Fleets are being urged to make their feelings known over a suggestion that fitting speed limiters to company cars could mean cheaper tax and insurance.

The idea, from the government-appointed Commission for Integrated Transport, is set to be discussed over the coming months, and the commission wants to know what fleets think.

In a report – Transport and Climate Change, the commission says it is keen to investigate the effects that the voluntary introduction of speed limiters – known as Intelligent Speed Adaptation (ISA) systems – would have in reducing deaths and injuries on UK roads and in reducing carbon emissions, other pollutants and raising fuel consumption.

A spokesman for the commission said: “We haven’t looked properly at this but we’re very happy to take views on it, including those from the fleet industry.”

Speaking to The Times last week, commission chairman Peter Hendy said a report would be published next year that would set out the benefits of speed limiters.

“Companies will want to fit them because why would any business want to allow its employees to break the law?” he said. “Consumer pressure will also play a role in persuading companies to have them on all their vehicles.”

Mr Hendy, who is also head of Transport for London (TfL), would like to see all TfL vehicles fitted with the devices, and plans to run a test on some of his fleet in the next few months.

He said the devices could be effective in enforcing 20mph speed limits in residential areas, where it would be too expensive to install speed cameras.

“It reduces overall traffic speed even if only a small number of vehicles have it because it’s quite hard to overtake,” he said.

TfL has commissioned research from Leeds University, which suggested that road deaths could fall by 37% if all vehicles were equipped with the limiters.

Phil Redman, a director of fleet operators’ association ACFO, said he expected a cautious reception from the fleet industry.

“I think fleet managers would like it – it would mean fewer speeding tickets and reduced fuel bills, but company car drivers would initially treat it as taking their freedom away.”

Mr Redman said the concept of reduced insurance and tax would need to be looked at, and said a pilot scheme would be a good idea to evaluate the effects.

“To mandate it would be difficult, but to pilot it would be sensible,” he said.

David Brennan, managing director of LeasePlan, had concerns that such a scheme could be counter-productive.

“Introducing a scheme of this nature may discourage drivers from selecting company cars and lead to them instead opting for a cash alternative,” he said.

“This cash allowance could then be used to purchase an older and possibly higher polluting vehicle with no limiter restrictions.

“If more drivers opt for cash, there will be greater duty of care implications in terms of ensuring drivers have the right training, insurance and maintenance checks on their vehicles.

“Businesses need to retain control over what cars their employees drive and how they drive them.”

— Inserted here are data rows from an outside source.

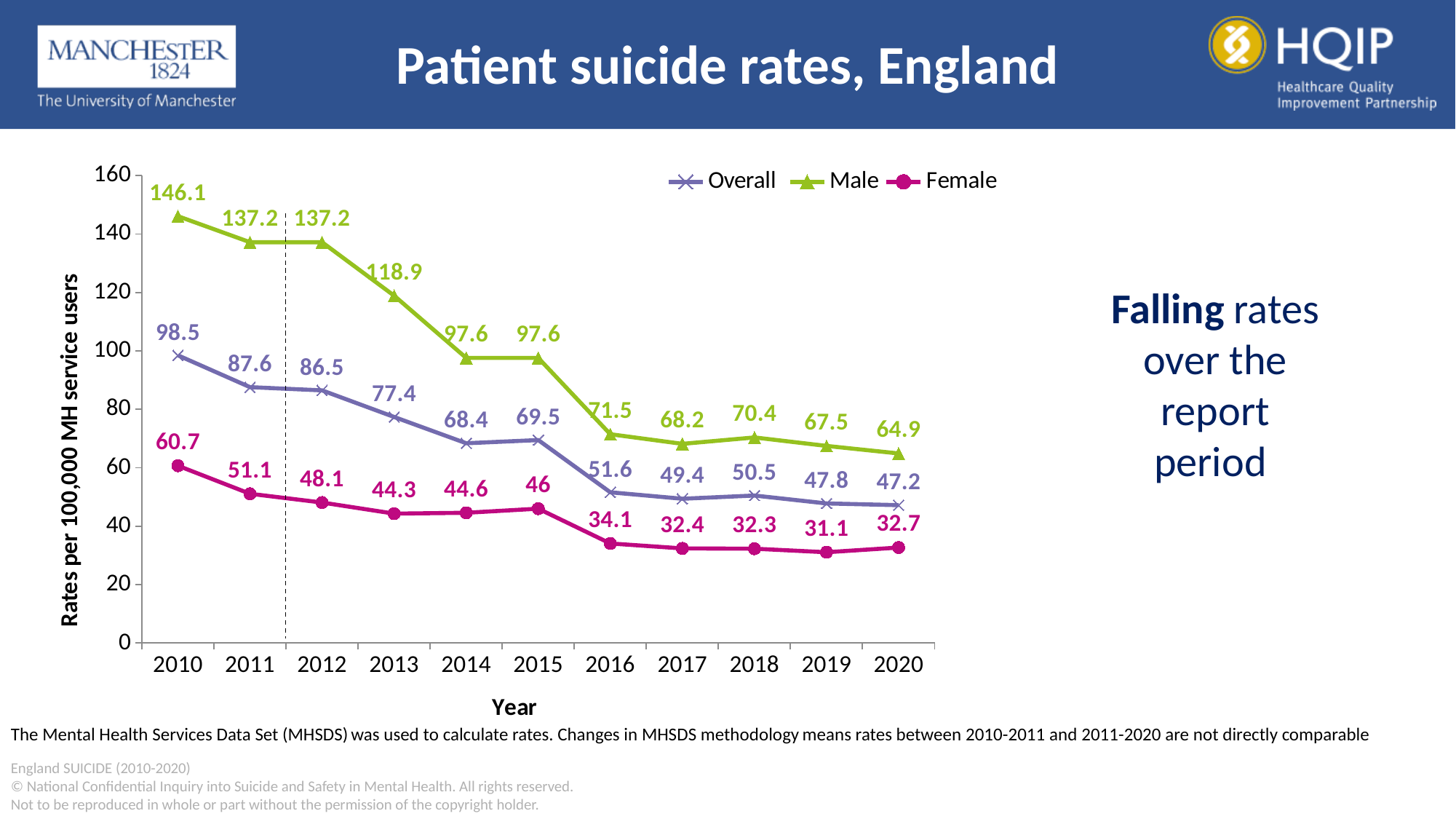
In which year is the Overall rate lowest? 2020 How many years are shown on the x axis? 11 What kind of chart is shown on the slide? line chart What is the Female rate in 2019? 31.1 What is the Male rate in 2010? 146.1 In which year is the Female rate highest? 2010 Which is larger, the Overall rate in 2015 or the Overall rate in 2014? 2015 Is the Male rate in 2013 greater or less than 100? greater How many series does the legend list? 3 What is the difference between the Male rate in 2010 and the Male rate in 2020? 81.2 Do the Male rates generally rise or fall from 2010 to 2020? fall What is the Overall rate in 2020? 47.2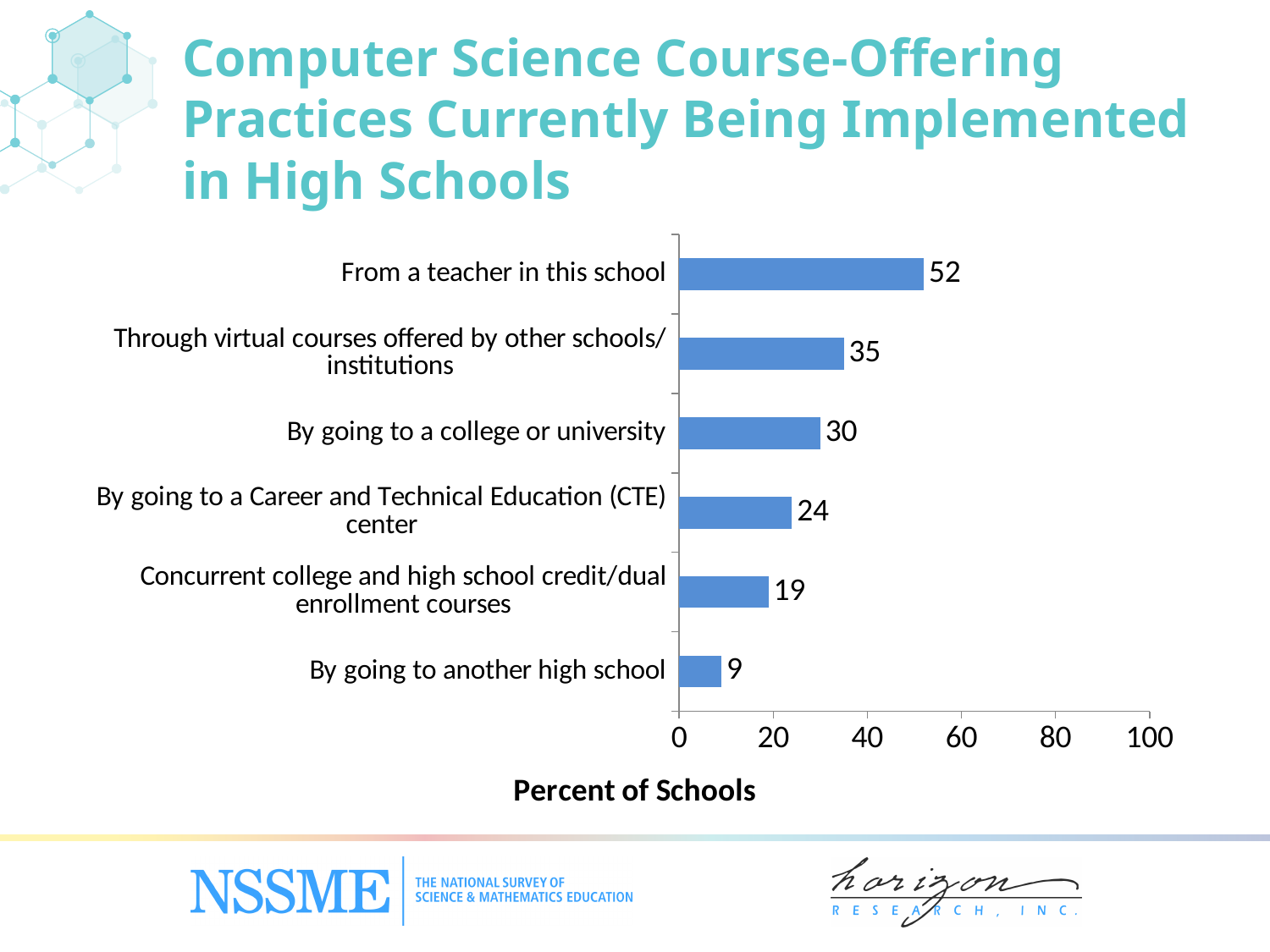
Which is larger: the value for 'By going to a college or university' or the value for 'By going to a Career and Technical Education (CTE) center'? By going to a college or university What kind of chart is shown on the slide? bar chart What is the difference between the values for 'From a teacher in this school' and 'Through virtual courses offered by other schools/institutions'? 17 What is the difference between the values for 'By going to a college or university' and 'By going to another high school'? 21 What percent of schools offer computer science courses from a teacher in this school? 52 What is the value for 'Concurrent college and high school credit/dual enrollment courses'? 19 What is the value for 'By going to a Career and Technical Education (CTE) center'? 24 How many course-offering practices are shown in the chart? 6 Which course-offering practice has the highest percent of schools? From a teacher in this school Is the value for 'Through virtual courses offered by other schools/institutions' greater or less than 40? less Which course-offering practice has the lowest percent of schools? By going to another high school What is the label of the horizontal axis? Percent of Schools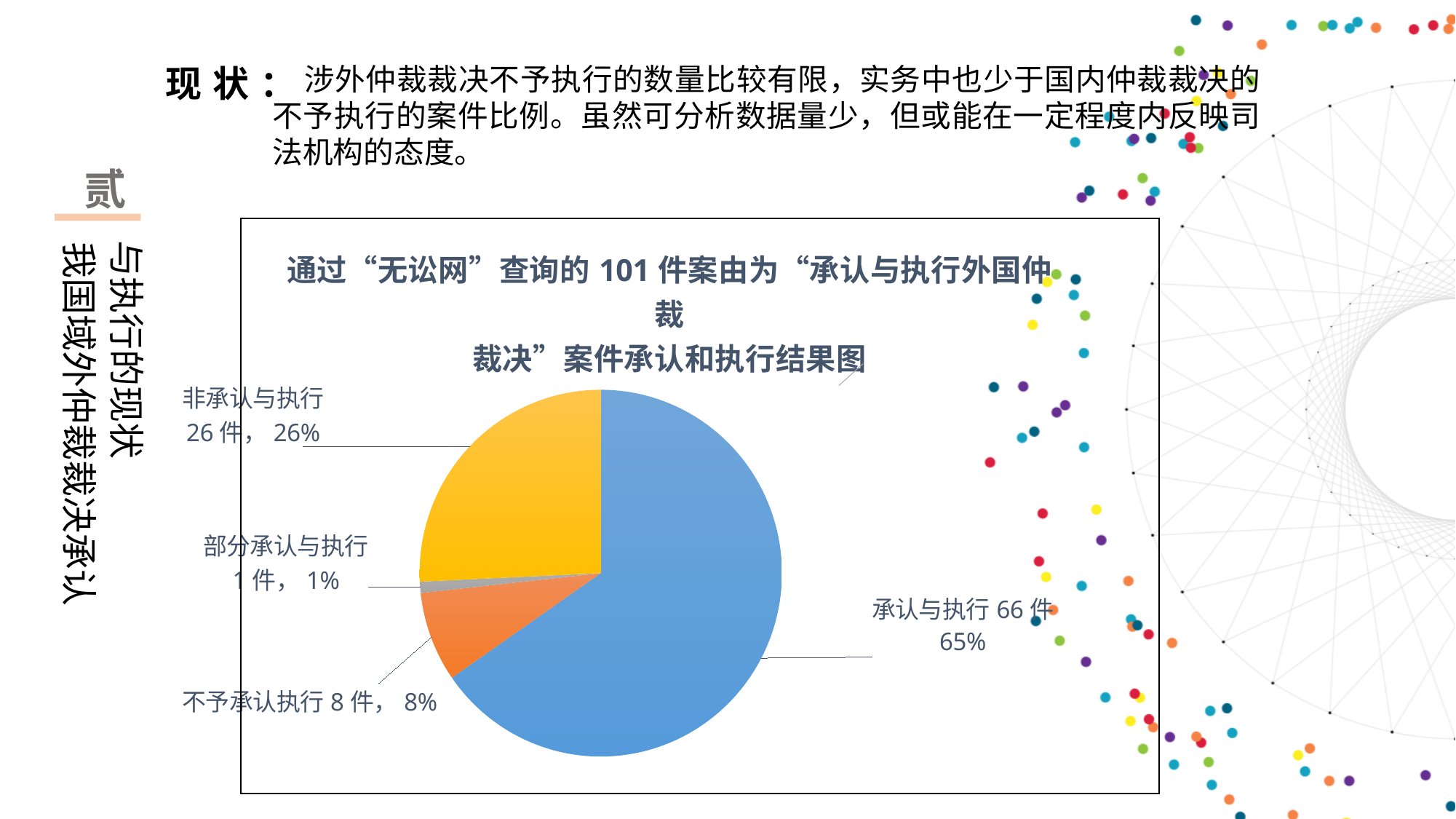
Which category has the smallest slice of the pie? 部分承认与执行 What percentage share does the 非承认与执行 slice have? 26% How many more cases are in 承认与执行 than in 非承认与执行? 40 件 Which category has the largest slice of the pie? 承认与执行 What is the total number of cases across all slices of the pie? 101 件 Which has more cases, 不予承认执行 or 部分承认与执行? 不予承认执行 What percentage share does the 部分承认与执行 slice have? 1% How many cases are in the 承认与执行 slice? 66 件 What kind of chart is shown on the slide? pie chart What colour is the 承认与执行 slice? blue How many cases are in the 不予承认执行 slice? 8 件 How many slices does the pie chart have? 4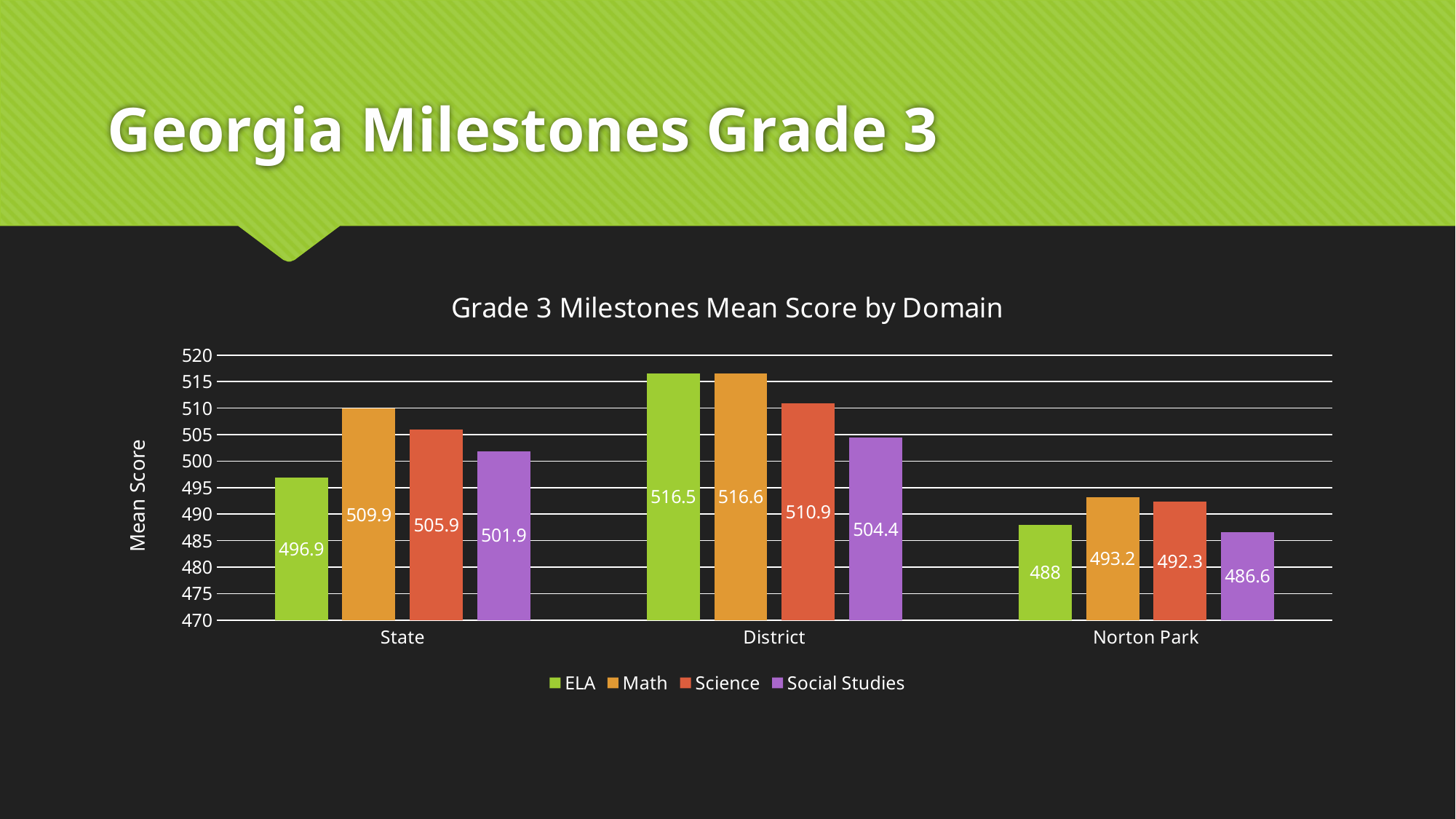
How many series does the legend list? 4 What is the Science mean score for Norton Park? 492.3 Which group has the highest Science mean score? District What is the ELA mean score for the State? 496.9 Which group has the lowest Social Studies mean score? Norton Park What is the Math mean score for the District? 516.6 Which is larger, the State Math score or the State Science score? State Math score How many groups are shown on the x axis? 3 Is the Norton Park ELA mean score greater or less than 490? less What type of chart is shown? Bar chart What is the Social Studies mean score for Norton Park? 486.6 What is the difference between the District and Norton Park ELA mean scores? 28.5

Also in the Transport and Climate Change report was a recommendation that the 3% company car tax penalty on diesel cars be lifted.

To combat concerns that increased diesel use could affect air quality, the commission recommended that the move be made after the introduction of the Euro V emissions standard in 2009.

Additionally, it believes that eco-driving principles should be more widely taught through subsidised training, and be included in the driving test.